Circonstance : Table ronde sur l'illétrisme à Paris le 17 janvier 2013

Texte intégral


Je souhaite tout d’abord remercier les participants à la table ronde de ce matin, les acteurs qui ont témoigné au sujet d’initiatives conduites sur le terrain, dans un CFA ou dans une entreprise, enfin l’Agence nationale de lutte contre l’illettrisme qui a organisé l’ensemble de cet évènement. Lorsque j’ai été nommé ministre délégué à la formation professionnelle et à l’apprentissage je me suis investi dans cette mission afin d’abord de faire progresser des situations concrètes, d’améliorer la vie des gens. Avec la lutte contre l’illettrisme nous sommes au coeur de ces combats concrets ; ne pas pouvoir aider ses enfants à faire leurs devoirs, ne pas savoir lire une consigne de travail, être incapable de compter la monnaie, ne pas pouvoir déchiffrer la prescription d’un médicament : voilà les difficultés à la fois très quotidiennes et très fondamentales auxquelles on se heurte lorsqu’on ne maîtrise pas la lecture, l’écriture ou d’autres savoirs de base tels que le calcul. On le voit l’illettrisme percute de nombreuses facettes de la vie ; c’est un problème éducatif, de santé publique, professionnel, culturel… Il entrave à la fois l’insertion sociale des personnes et la compétitivité de l’économie. C’est pourquoi en 1998 le Gouvernement alors dirigé par Lionel Jospin avait défini dans la loi d’orientation relative à la lutte contre les exclusions le combat contre l’illettrisme comme une priorité nationale. Il avait fait de cette cause une compétence partagée, la loi soulignant qu’elle devait être « prise en compte par le service public de l’éducation ainsi que les personnes publiques et privées qui assurent une mission de formation ou d’action sociale ».
Je souhaite aujourd’hui avec vous confirmer le caractère prioritaire de ce combat et vivifier l’esprit partenarial qui l’anime.
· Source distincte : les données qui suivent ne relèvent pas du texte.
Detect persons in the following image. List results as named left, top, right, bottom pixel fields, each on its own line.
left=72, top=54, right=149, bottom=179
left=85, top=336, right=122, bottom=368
* Au début de cette matinée l’INSEE et l’ANLCI ont exposé de manière très intéressante l’actualisation en 2012 des chiffres de l’illettrisme en France, les données précédentes datant de 2004. D’après cette enquête environ 2 500 000 personnes âgées de 18 à 65 ans et scolarisées en France sont aujourd’hui en situation d’illettrisme et ne maîtrisent pas la lecture, l‘écriture ou d’autres savoirs de base tels que le calcul.
51 % de ces personnes sont en emploi ce qui démontre que l’illettrisme ne saurait se confondre avec l’exclusion mais qu’il est présent dans notre environnement professionnel. L’enquête souligne aussi que la proportion des personnes en situation d’illettrisme est plus forte pour les groupes d’âge plus élevés.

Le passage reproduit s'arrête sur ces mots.